# DATA CLASS

In [15]:
import random

class Sentiment:
    NEGATIVE = 'NEGATIVE'
    NEUTRAL = 'NEUTRAL'
    POSITIVE = 'POSITIVE'

class Review:
    def __init__(self, text, score):
        self.text = text
        self.score = score
        self.sentiment = self.get_sentiment()
        
    
    def get_sentiment(self):
        if self.score <= 2:
            return Sentiment.NEGATIVE
        elif self.score == 3:
            return Sentiment.NEUTRAL
        else:
            return Sentiment.POSITIVE
        

class ReviewContainer:
    def __init__(self, reviews):
        self.reviews = reviews
    
    def evenly_distribute(self):
        negative = list(filter(lambda x: x.sentiment == Sentiment.NEGATIVE, self.reviews))
        positive = list(filter(lambda x: x.sentiment == Sentiment.POSITIVE, self.reviews))
        shrink_positive = positive[:len(negative)]
        self.reviews = negative + shrink_positive
        random.shuffle(self.reviews)
        
    def get_text(self):
        return [x.text for x in self.reviews]
    
    def get_sentiment(self):
        return [x.sentiment for x in self.reviews]


# LOAD DATA

In [2]:
import json

file_name = 'amazon_reviews.json'

reviews = []
with open(file_name) as f:
    for line in f:
        review = json.loads(line)
        reviews.append(Review(review['reviewText'], review['overall']))

# PREP DATA

In [17]:
from sklearn.model_selection import train_test_split

training, test = train_test_split(reviews, test_size=0.33, random_state=42)
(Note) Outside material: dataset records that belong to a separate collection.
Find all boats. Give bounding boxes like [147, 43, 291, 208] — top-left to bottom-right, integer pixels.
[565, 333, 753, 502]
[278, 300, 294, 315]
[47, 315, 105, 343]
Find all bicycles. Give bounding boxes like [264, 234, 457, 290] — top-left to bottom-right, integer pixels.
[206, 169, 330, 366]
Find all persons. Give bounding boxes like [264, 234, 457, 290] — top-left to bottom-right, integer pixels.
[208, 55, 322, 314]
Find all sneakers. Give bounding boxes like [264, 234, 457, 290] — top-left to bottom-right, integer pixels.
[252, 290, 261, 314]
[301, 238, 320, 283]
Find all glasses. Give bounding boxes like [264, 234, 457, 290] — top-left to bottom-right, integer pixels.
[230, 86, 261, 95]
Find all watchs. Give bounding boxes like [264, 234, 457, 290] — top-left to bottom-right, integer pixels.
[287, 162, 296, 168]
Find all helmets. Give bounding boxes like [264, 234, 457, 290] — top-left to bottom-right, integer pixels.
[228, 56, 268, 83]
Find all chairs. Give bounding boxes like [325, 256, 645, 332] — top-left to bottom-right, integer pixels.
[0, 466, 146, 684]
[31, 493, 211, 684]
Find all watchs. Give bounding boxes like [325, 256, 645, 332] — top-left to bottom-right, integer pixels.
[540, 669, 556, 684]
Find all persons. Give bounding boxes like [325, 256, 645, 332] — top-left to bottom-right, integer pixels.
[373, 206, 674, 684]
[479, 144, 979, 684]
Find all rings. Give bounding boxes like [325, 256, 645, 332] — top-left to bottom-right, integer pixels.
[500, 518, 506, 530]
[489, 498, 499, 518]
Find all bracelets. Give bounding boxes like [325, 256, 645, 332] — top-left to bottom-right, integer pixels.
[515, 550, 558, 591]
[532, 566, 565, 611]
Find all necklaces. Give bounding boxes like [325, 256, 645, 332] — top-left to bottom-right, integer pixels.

training_cont = ReviewContainer(training)
test_cont = ReviewContainer(test)


In [26]:
training_cont.evenly_distribute()
train_x = training_cont.get_text()
train_y = training_cont.get_sentiment()

test_cont.evenly_distribute()
test_x = test_cont.get_text()
test_y = test_cont.get_sentiment()

#### Bags of Words Vectorizer

In [31]:
from sklearn.feature_extraction.text import CountVectorizer, TfidfVectorizer

vectorizer = TfidfVectorizer()
train_x_vectors = vectorizer.fit_transform(train_x)
test_x_vectors = vectorizer.transform(test_x)



# CLASSIFICATION


#### Linear SVM

In [32]:
from sklearn import svm

clf_svm = svm.SVC(kernel='linear')

clf_svm.fit(train_x_vectors, train_y)



SVC(kernel='linear')

#### Decision Tree

In [33]:
from sklearn.tree import DecisionTreeClassifier

clf_dec = DecisionTreeClassifier()
clf_dec.fit(train_x_vectors, train_y)
clf_dec.predict(test_x_vectors[0])


array(['NEGATIVE'], dtype='<U8')

# Evaluation

In [34]:
# Mean Accuracy
print(clf_svm.score(test_x_vectors, test_y))


0.8076923076923077


In [35]:
# F1 Scores
from sklearn.metrics import f1_score

f1_score(test_y, clf_svm.predict(test_x_vectors), average=None, labels=[Sentiment.POSITIVE, Sentiment.NEGATIVE])


array([0.80582524, 0.80952381])

#### Tuning Model Using Grid Search

In [37]:
from sklearn.model_selection import GridSearchCV

parameters = {'kernel': ('linear', 'rbf'), 'C': (1, 4, 8, 16, 32)}

svc = svm.SVC() 
clf = GridSearchCV(svc, parameters, cv=5)
clf.fit(train_x_vectors, train_y)

GridSearchCV(cv=5, estimator=SVC(),
             param_grid={'C': (1, 4, 8, 16, 32), 'kernel': ('linear', 'rbf')})

# Saving Model

In [39]:
import pickle

with open('sentiment_classifer.pkl', 'wb') as f:
    pickle.dump(clf, f)

In [40]:
with open('sentiment_classifer.pkl', 'rb') as f:
    loaded_clf = pickle.load(f)

In [46]:
loaded_clf.predict(test_x_vectors[0])

array(['POSITIVE'], dtype='<U8')